WHAT IS BEING ASKED:
A faithful copy of every record is needed here. Images must not appear in it.

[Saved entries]

_ _ _ _

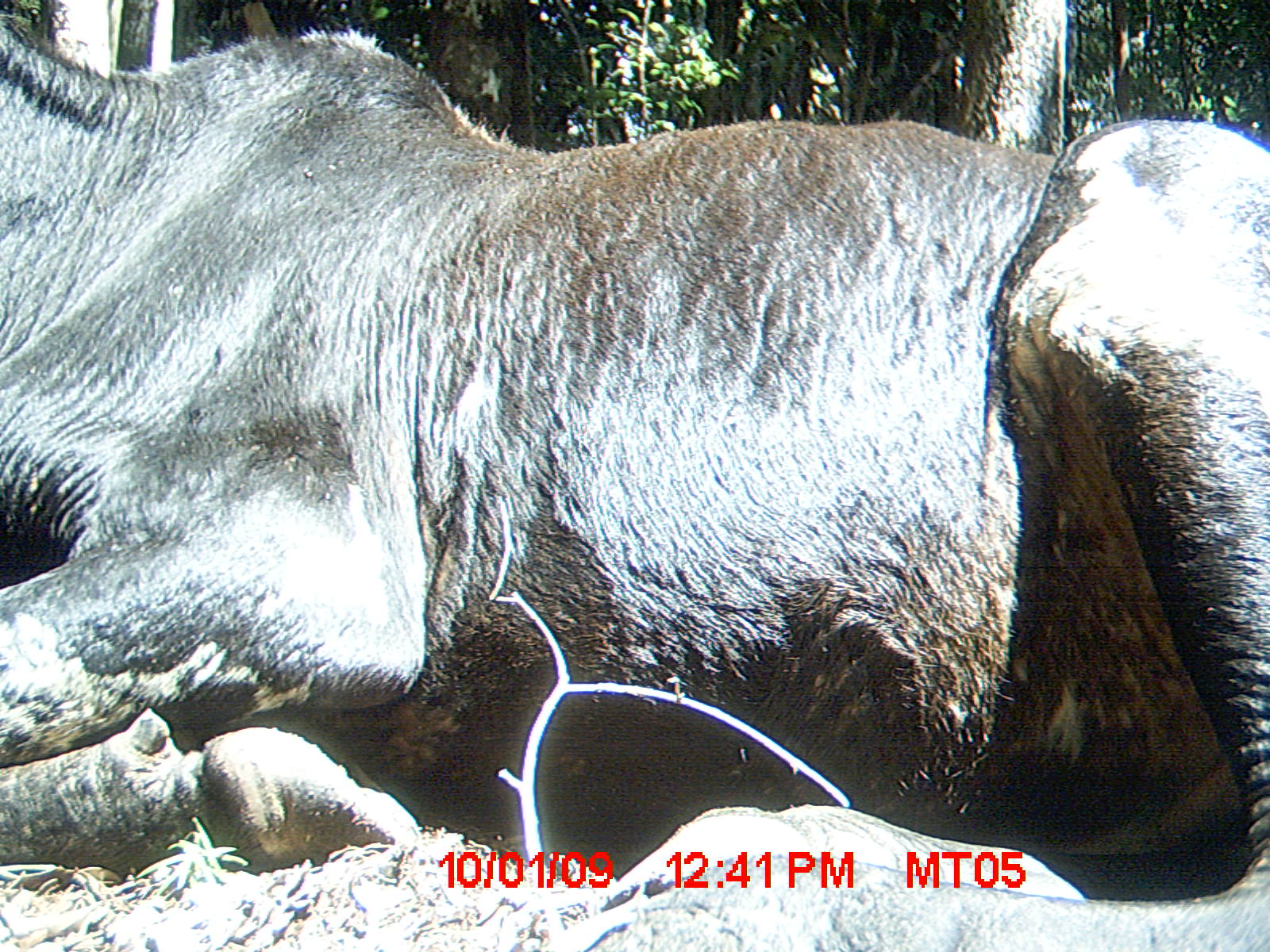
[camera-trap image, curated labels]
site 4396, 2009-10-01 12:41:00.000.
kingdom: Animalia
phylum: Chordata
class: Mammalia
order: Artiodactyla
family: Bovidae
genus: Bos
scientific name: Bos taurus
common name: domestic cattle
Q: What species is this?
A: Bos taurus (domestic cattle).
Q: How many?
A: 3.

_ _ _ _

COMPLETED TASK:
[camera-trap image, curated labels]
site 4396, 2009-10-01 12:41:00.000.
kingdom: Animalia
phylum: Chordata
class: Mammalia
order: Artiodactyla
family: Bovidae
genus: Bos
scientific name: Bos taurus
common name: domestic cattle
Q: What species is this?
A: Bos taurus (domestic cattle).
Q: How many?
A: 3.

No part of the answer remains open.